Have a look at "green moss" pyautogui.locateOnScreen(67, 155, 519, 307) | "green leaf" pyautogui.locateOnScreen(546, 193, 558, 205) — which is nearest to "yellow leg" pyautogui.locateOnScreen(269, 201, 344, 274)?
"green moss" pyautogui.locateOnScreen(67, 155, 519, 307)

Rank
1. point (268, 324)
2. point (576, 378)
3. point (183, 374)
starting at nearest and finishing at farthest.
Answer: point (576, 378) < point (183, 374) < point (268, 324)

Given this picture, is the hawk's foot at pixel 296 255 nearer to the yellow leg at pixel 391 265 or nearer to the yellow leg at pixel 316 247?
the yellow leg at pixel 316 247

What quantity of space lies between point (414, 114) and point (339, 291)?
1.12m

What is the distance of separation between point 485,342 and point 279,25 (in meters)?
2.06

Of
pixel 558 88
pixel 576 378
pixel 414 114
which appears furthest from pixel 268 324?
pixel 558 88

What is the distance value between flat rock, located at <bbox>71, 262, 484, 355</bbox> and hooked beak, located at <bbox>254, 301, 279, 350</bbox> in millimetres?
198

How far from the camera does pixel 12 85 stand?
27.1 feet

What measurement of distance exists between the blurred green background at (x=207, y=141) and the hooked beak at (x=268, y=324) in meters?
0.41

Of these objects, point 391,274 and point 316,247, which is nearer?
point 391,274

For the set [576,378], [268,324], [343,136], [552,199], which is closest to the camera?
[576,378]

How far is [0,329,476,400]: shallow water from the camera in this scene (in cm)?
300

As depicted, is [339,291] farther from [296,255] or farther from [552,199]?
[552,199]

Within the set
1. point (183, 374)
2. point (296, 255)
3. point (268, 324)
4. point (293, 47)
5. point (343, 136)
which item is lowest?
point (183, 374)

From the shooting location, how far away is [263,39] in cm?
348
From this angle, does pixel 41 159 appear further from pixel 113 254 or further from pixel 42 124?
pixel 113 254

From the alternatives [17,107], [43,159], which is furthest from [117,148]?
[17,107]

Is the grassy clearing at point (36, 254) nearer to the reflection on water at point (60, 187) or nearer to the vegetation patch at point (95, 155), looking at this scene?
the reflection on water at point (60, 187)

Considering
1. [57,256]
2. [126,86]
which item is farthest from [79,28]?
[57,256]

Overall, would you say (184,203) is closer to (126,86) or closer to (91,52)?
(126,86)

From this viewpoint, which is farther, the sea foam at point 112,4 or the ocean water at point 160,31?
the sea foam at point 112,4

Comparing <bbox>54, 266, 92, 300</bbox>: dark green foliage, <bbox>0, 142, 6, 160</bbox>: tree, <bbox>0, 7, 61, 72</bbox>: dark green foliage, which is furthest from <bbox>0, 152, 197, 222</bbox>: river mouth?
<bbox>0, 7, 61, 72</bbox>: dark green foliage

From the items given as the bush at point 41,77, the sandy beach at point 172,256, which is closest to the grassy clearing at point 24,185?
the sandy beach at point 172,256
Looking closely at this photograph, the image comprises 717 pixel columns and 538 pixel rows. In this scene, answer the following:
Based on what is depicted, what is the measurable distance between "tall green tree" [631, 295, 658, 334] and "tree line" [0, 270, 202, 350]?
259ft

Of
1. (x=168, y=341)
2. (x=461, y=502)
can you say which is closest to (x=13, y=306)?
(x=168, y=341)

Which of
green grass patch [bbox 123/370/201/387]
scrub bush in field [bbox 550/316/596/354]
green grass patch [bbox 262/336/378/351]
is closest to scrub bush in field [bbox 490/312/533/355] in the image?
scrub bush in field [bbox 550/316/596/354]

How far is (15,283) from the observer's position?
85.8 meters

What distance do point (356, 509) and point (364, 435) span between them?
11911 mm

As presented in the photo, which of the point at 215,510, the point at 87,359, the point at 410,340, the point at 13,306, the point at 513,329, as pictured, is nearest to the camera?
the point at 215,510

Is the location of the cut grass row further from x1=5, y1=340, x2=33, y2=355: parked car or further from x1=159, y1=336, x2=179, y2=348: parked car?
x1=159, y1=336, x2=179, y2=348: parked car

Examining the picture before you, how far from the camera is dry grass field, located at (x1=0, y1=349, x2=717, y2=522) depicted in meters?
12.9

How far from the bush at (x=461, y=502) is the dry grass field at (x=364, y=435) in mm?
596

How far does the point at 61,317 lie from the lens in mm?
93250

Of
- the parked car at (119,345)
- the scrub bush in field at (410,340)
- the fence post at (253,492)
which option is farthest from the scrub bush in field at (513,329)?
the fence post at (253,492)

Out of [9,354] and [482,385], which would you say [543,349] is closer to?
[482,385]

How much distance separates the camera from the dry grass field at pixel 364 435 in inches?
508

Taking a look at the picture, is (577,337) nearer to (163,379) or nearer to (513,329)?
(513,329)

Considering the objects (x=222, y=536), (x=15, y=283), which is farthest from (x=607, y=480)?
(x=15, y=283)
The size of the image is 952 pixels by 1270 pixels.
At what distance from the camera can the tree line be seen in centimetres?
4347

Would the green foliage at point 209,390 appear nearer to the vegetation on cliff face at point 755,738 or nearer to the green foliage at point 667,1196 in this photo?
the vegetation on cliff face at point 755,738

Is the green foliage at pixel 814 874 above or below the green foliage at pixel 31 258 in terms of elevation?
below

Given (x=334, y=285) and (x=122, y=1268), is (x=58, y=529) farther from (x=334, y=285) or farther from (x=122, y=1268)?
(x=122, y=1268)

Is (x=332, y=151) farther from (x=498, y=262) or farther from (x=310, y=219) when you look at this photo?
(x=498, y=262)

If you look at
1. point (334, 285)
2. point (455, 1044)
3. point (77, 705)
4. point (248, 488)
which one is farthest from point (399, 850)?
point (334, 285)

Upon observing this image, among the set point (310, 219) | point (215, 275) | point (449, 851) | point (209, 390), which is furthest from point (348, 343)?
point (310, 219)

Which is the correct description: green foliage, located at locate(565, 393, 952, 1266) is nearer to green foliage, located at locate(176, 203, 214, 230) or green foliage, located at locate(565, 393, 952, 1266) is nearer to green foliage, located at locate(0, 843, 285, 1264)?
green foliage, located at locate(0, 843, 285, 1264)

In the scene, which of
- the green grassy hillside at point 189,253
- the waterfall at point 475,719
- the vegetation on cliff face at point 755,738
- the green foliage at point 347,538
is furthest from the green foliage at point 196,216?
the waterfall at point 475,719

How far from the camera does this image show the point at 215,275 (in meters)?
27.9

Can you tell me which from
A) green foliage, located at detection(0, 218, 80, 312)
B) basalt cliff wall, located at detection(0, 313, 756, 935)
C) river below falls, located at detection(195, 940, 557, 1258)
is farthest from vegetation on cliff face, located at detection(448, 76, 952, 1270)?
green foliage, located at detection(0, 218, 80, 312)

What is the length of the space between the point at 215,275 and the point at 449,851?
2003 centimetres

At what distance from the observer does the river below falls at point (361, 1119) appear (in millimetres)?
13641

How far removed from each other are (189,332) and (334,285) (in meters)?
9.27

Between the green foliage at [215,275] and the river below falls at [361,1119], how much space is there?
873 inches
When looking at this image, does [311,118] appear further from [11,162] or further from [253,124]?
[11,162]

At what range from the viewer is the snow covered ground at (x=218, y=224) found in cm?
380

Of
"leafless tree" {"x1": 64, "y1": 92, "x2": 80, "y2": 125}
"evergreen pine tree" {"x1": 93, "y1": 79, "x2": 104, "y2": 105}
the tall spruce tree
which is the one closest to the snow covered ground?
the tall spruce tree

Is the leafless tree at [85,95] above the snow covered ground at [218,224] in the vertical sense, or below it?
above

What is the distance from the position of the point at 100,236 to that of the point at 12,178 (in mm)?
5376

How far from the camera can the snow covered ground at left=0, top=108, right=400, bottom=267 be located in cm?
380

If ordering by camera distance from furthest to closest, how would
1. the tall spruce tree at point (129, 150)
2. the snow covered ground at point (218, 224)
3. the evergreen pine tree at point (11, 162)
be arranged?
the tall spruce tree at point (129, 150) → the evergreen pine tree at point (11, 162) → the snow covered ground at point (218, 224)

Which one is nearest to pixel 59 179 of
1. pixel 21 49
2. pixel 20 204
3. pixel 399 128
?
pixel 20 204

--------

### Your objective
Reproduce the rows verbatim, starting at the line containing "Is the leafless" and continuing through the last row, with both ends included.

### Response to this task
Is the leafless tree at [85,95] above the snow covered ground at [218,224] in the vertical sense, or below it?
above

What is the distance from the position of the point at 100,236 to that of the point at 12,178 (in mm)?
5376

How far from the camera can the snow covered ground at left=0, top=108, right=400, bottom=267 be located in cm?
380

If ordering by camera distance from furthest to closest, how would
1. the tall spruce tree at point (129, 150)
2. the snow covered ground at point (218, 224)
3. the evergreen pine tree at point (11, 162)
be arranged?
the tall spruce tree at point (129, 150) → the evergreen pine tree at point (11, 162) → the snow covered ground at point (218, 224)

Which one is nearest to pixel 59 179 of
1. pixel 21 49
2. pixel 20 204
3. pixel 399 128
?
pixel 20 204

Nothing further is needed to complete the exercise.